Berklee was interesting. I learned a lot about theory, but I also got pretty confused because it can be easy to get lost in the mix at a school that is so big. I had a few great teachers who really helped me along, but I mostly wound up feeling less than confident at the end of it all. I could never quite do things the "Berklee way." I know a lot of guys who thrived there and were very capable of using the specifics of the Berklee method, but I never really caught on to it like some could.
Most everything I learned came after I finished school and started gigging. I've always said that if I'm going to try to play music for a living, I'm not going to allow myself to chicken out of anything because I must always push forward. Because of that, I've always made it a point to hit up the best players in town for lessons and would accept every gig I could, even if I was scared to death. I got my butt schooled big time on a few occasions, but it always helped me to grow which is what it's all about. I learn the most when I'm in over my head so I try to keep myself in those positions. As nice as it feels to be the strongest link on stage, I get the most out of it when I'm the weakest.

Work to complete:
In the passage about Berklee, when did the writer learn most of what they know? The material that comes next has no connection to the passage about Berklee.

Raw data:

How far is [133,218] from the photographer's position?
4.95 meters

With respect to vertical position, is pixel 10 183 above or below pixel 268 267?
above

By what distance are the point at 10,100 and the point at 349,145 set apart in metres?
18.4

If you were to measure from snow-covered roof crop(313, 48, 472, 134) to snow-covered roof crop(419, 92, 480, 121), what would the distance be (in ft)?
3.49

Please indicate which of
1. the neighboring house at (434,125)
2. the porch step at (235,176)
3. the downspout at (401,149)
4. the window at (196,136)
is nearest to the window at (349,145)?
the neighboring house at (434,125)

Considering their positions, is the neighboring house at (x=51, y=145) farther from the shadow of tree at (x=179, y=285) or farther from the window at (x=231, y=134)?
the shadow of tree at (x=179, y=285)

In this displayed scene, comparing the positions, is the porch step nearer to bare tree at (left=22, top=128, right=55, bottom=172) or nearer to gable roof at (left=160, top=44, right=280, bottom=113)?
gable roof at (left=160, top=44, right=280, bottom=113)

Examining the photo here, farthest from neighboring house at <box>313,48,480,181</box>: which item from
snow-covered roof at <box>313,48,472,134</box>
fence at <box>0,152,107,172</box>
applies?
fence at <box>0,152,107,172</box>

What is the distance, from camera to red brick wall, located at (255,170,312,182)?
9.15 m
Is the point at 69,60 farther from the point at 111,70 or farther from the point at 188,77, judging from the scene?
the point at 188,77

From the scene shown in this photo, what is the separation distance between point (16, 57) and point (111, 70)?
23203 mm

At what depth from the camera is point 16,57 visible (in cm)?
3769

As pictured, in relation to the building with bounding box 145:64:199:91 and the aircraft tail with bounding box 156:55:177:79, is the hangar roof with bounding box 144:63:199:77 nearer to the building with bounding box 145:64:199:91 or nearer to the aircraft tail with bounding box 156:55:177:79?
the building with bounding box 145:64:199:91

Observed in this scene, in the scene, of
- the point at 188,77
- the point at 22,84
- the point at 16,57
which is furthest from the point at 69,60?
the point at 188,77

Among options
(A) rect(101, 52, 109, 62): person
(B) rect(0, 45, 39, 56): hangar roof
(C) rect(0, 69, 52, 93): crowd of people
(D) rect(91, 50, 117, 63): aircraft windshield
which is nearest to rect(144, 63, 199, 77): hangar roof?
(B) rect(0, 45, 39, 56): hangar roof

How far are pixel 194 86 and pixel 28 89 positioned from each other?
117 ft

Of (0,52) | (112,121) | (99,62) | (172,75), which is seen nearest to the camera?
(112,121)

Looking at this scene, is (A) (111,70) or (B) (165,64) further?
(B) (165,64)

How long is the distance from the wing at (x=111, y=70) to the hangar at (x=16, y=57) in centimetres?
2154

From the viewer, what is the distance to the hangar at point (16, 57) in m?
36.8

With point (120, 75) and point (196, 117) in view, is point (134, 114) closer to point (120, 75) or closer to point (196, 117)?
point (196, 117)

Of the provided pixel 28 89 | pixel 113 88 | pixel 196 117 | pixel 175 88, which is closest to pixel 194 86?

Task solution:
After finishing school and starting to gig.